Quality Tags/Classifiers? (score_up_x
)
Blasphemy.
You can use quality rank/classifiers if you want. But they will not part of the training data.
Negative Prompt
Similar to other SDXL models. Use tags separated with commas and keep it short. Add/Remove tokens from the negative prompt as needed.
CFG:
Recommended: 5-7
7+ to enforce a specific style/medium
Sampler/Sampling Steps:
This can be quite subjective, so I will just share what I typically use instead of giving direct recommendations.
Sampler - DPM++ 2M SDE
Scheduler - Karras
Steps - 55
ADetailer: (Extension)
Link
Again, subjective so I’ll just share my settings.
Model - mediapipe_face_full (use mediapipe for photorealism)
Confidence - 0.45
Everything else is default.
CFG Rescale: (Extension)
Link
I forgot that I had this installed, I’m not quite sure if it was enforcing the zero terminal SNR to the noise schedule or not. Since the parameter was null, it shouldn’t have.
Phi - 0
If you struggle to replicate the sample images, even with the exact seed and parameters. It’s likely because of the noise scheduler. I enabled the fix for this in Webui, but had since reinstalled webui and forgot to re-enable it. This only applies to V1 of NatViS.
TO-DO
This will take a while to write up. So in the meantime:
TLDR; 1M+ images, processed/cleaned via personal Dataset Toolkit I’m developing, captioned via Multimodal Large Language Model (MLLM) with unified feature space (part of Dataset Toolkit, not GPT). Training Data, Configs, Custom Scripts will be made available and open-sourced when the final version is released. Dataset Toolkit has no announced release date.

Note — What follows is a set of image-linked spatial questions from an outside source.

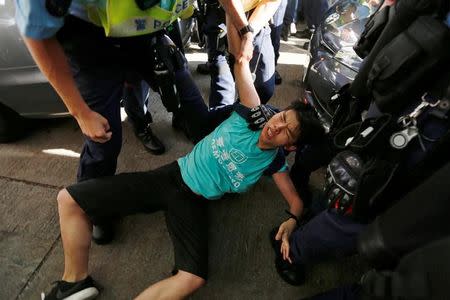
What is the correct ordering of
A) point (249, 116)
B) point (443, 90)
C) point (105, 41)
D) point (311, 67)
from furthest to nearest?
point (311, 67), point (249, 116), point (105, 41), point (443, 90)

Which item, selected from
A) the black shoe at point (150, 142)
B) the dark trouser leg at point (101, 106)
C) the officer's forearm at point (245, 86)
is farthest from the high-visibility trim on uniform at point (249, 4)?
the black shoe at point (150, 142)

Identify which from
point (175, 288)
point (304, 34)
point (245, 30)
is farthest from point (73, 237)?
point (304, 34)

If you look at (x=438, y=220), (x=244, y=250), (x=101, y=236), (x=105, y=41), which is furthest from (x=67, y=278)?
(x=438, y=220)

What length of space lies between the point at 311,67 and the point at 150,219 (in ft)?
4.66

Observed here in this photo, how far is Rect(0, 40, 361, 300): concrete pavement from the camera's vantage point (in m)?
1.69

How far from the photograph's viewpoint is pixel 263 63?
2223mm

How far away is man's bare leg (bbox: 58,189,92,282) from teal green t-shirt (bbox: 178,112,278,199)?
520 mm

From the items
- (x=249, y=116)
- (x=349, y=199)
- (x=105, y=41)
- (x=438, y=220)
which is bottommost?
(x=249, y=116)

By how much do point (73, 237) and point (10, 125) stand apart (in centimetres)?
123

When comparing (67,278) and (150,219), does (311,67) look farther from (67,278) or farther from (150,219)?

SDXL Checkpoints: https://civitai.com/collections/966964
SDXL LoRAs: https://civitai.com/collections/966969
40K Series: https://civitai.com/collections/956187
SD1.5 Checkpoints: https://civitai.com/collections/966974
SD1.5 LoRAs: https://civitai.com/collections/966972
NatViS: Natural Vision is a highly specialized Image generation AI Model of type Safetensors / Checkpoint AI Model created by AI community user ndimensional. Derived from the powerful Stable Diffusion (SDXL Lightning) model, NatViS: Natural Vision has undergone an extensive fine-tuning process, leveraging the power of a dataset consisting of images generated by other AI models or user-contributed data. This fine-tuning process ensures that NatViS: Natural Vision is capable of generating images that are highly relevant to the specific use-cases it was designed for, such as 3d, photorealistic, sexy.
With a rating of 0 and over 0 ratings, NatViS: Natural Vision is a popular choice among users for generating high-quality images from text prompts.
Yes! You can download the latest version of NatViS: Natural Vision from here.
To use NatViS: Natural Vision, download the model checkpoint file and set up an UI for running Stable Diffusion models (for example, AUTOMATIC1111). Then, provide the model with a detailed text prompt to generate an image. Experiment with different prompts and settings to achieve the desired results. If this sounds a bit complicated, check out our initial guide to Stable Diffusion – it might be of help. And if you really want to dive deep into AI image generation and understand how set up AUTOMATIC1111 to use Safetensors / Checkpoint AI Models like NatViS: Natural Vision, check out our crash course in AI image generation.
Epoch 68
Final training Date - July 19, 2024
Go ahead and upload yours!
Your query returned no results – please try removing some filters or trying a different term.